Thursday, July 5, 2012

House Call

Em and Ry’s house is a very, very, very nice house, I posted  on Facebook last week. I wasn’t surprised when a couple of my friends replied by asking,              “With two cats in the yard?”

 “No, but a beagle on the porch and two poodles across the way,” I wrote back. Occasionally status threads go as anticipated.

Married nine months ago this week, my daughter and son-in-law are homeowners now, with a mortgage to pay and a baby on the way. To think I thought this was going to be a quiet year. Quiet may be out of reach for some time. Quietness, I have found, is highly overrated.

The getting married part was long planned – Em and Ry were engaged for over two years. The couple’s move to an apartment - about an hour east - just a month before their wedding, surprised me.

Baby was hoped for. Now, the newlyweds’ move to a house, just before baby-makes-three, makes sense. I  didn’t like the  splintery outdoor stairs to their second floor apartment over a gift shop, even  before Em was pregnant. I disliked each step more and more as she got bigger and bigger.  

Some refer to the new house as a “starter home.” In 1982, some referred to the home Emily and her brother eventually grew up in as a “starter” too. A Crosby, Stills, Nash and Young kind of house.
Larry and I had a five year plan for our small ranch (surrounded by tall pines). Before we knew it, the single-digit plan became a double-digit plan. That plan involved turning the garage into a family room and adding a new garage to that.
Renovating a garage in 1987. . into a family room
In time we started looking at bigger homes. One, across town, caught our eye: two floors, kitchen that opened to what designers called a Great Room at the time. The stuff of family magazine spreads. When I mentioned the house, which we had decided to bid on, to a friend who lived in what seemed to be our prospective neighborhood, she said, “ Yeah – and the neighbors are nice – which is a good thing since, sitting on your back deck, you can hear your neighbor ‘toot’ around here.” She wasn’t talking trumpet practice. The development had been built on former farm land. There wasn’t a tree taller than five-foot-me in sight.

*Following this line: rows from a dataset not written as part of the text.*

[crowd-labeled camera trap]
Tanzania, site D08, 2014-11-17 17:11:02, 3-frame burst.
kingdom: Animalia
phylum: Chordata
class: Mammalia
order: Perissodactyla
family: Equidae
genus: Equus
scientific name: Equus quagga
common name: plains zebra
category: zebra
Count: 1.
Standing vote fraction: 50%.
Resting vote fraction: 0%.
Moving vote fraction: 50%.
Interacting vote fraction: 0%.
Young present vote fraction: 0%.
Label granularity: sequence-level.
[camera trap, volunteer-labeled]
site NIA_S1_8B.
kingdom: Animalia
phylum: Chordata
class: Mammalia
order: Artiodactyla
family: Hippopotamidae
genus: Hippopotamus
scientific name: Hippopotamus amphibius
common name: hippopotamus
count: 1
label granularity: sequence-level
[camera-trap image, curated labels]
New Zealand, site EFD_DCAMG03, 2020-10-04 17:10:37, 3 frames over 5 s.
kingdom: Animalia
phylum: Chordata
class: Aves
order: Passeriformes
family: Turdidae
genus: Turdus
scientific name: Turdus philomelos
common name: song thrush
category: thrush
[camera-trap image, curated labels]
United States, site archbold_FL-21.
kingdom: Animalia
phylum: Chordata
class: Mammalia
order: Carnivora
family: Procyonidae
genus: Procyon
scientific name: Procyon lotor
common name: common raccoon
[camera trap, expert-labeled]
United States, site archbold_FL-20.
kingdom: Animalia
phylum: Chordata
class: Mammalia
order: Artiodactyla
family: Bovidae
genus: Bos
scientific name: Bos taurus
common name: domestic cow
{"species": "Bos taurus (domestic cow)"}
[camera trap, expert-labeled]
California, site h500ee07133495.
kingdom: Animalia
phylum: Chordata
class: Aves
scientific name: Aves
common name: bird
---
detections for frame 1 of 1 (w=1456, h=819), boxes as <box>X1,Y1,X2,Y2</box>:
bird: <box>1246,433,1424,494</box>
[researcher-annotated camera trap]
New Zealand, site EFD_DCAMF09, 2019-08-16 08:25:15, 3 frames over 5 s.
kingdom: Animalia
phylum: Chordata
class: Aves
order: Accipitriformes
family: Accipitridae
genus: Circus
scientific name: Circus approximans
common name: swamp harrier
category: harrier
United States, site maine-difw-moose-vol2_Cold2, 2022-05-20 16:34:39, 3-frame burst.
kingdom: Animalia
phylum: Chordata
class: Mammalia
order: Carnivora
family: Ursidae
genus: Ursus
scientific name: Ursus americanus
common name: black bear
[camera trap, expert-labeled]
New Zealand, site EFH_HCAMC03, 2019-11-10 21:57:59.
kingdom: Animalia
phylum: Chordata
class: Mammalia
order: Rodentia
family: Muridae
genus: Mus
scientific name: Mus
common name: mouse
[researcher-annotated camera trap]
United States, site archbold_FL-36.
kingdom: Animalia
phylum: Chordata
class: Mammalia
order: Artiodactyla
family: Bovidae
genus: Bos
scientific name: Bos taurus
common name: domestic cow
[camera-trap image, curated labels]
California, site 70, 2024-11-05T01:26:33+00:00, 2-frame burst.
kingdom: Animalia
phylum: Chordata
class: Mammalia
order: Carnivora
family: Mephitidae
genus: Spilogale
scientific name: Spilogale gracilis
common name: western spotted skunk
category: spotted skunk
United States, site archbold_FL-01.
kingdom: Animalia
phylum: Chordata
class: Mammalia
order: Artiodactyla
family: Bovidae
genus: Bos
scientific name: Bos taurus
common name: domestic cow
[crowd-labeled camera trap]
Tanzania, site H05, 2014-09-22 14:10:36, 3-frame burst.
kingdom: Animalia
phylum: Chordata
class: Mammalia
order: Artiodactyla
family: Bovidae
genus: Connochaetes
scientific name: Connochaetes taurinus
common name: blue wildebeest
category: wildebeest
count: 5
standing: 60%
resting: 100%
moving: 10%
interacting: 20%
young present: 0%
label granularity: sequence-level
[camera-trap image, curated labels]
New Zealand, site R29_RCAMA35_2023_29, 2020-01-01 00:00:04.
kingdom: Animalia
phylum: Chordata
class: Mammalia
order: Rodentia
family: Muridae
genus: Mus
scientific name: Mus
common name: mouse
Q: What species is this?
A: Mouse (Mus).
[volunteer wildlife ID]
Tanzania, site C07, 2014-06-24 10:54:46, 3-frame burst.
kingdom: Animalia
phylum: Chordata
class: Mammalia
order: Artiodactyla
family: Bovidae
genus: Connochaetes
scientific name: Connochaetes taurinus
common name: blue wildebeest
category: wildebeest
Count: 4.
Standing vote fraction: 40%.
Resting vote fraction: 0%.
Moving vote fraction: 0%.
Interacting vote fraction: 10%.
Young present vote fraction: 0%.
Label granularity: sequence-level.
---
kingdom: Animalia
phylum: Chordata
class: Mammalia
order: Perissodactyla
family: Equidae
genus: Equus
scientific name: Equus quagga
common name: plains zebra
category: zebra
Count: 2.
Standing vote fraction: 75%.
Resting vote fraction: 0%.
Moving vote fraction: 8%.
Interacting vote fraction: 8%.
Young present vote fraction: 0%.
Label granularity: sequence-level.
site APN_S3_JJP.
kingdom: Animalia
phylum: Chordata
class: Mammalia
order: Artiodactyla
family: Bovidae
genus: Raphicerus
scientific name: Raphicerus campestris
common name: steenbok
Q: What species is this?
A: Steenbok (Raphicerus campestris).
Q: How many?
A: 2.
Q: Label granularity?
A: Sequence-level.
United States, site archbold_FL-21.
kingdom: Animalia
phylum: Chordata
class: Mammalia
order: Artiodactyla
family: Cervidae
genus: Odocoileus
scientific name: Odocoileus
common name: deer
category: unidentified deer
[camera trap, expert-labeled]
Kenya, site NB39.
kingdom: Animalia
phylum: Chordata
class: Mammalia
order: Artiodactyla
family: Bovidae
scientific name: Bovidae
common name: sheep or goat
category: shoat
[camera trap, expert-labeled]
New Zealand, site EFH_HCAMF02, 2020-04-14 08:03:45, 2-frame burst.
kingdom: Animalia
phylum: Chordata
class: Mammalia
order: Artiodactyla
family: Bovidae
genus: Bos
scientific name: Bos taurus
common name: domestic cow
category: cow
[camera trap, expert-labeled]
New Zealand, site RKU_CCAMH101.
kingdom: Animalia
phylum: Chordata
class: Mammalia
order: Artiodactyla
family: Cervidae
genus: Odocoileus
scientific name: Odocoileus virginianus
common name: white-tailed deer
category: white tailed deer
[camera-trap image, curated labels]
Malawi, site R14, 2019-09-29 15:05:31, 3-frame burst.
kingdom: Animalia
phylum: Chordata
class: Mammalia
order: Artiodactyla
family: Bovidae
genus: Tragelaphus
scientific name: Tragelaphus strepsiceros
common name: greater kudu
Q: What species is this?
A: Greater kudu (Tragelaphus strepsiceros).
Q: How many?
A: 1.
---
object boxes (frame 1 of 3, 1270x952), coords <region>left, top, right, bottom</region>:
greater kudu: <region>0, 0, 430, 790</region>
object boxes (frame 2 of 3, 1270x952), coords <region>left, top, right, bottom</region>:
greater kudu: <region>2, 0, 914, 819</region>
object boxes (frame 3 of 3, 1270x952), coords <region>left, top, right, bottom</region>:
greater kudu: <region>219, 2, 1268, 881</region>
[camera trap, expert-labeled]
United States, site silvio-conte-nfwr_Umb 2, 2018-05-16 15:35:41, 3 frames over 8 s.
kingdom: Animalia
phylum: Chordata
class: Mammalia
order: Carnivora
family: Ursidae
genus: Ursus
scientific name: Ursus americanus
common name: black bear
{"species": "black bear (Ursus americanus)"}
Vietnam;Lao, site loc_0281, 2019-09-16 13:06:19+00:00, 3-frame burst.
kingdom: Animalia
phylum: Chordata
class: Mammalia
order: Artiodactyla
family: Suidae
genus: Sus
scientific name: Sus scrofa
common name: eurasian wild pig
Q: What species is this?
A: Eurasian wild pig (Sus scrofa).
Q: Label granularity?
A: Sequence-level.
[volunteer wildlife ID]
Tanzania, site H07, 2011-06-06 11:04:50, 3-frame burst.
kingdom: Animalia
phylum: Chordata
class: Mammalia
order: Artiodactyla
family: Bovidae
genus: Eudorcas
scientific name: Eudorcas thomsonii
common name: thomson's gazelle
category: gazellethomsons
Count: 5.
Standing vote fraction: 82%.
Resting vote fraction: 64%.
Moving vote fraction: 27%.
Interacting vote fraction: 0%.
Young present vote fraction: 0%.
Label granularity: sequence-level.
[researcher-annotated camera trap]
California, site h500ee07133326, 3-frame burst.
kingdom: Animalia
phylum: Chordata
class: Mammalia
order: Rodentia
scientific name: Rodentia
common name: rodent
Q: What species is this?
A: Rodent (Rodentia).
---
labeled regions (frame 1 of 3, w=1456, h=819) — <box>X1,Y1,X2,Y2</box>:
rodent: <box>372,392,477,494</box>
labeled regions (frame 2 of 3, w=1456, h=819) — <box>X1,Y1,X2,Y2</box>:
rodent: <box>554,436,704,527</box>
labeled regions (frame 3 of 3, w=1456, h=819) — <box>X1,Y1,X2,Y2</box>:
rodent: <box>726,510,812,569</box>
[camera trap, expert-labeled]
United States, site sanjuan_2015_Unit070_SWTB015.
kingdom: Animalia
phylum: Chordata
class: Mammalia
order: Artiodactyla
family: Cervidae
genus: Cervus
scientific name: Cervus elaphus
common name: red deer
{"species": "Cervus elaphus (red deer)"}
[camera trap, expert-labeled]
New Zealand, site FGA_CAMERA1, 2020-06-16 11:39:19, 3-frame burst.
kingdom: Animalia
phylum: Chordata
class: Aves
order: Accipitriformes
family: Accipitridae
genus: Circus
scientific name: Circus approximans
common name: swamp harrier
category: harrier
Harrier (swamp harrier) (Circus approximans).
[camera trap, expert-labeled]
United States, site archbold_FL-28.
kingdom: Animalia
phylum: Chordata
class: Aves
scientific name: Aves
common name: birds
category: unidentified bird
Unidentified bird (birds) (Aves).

The next day or so we were raking our perpetual pile after pile of oak leaves, which, by the way, fell year round  in our treed lot (surrounded by tall pines). All we could hear were birds. That is, until we began to hear the sounds one doesn't hear unless all one can hear, at first, are birds. We could hear the rustle and light thump of our children jumping into piles of leaves here and there. We could hear the tinkle a soft breeze plays off a distant wind chime.  
Larry and I looked at each other as if to ask, Are we crazy? We  both knew a tinkle beat a toot in any yard. Within a day we removed our bid for the house on the other side of town and extended our ten year plan for our "starter" home to fifteen. By the time that deadline rolled around we had raised the roof of our starter home – and got the added space sealed just before the quirky April Fool’s Day Blizzard of ’97. You never know, do you?
Yet, we did know that it would take a lot less time to grow a home (not an expression we would have used fifteen years ago) than it would to grow the pines and the privacy we had  grown accustom to on our wooded lot.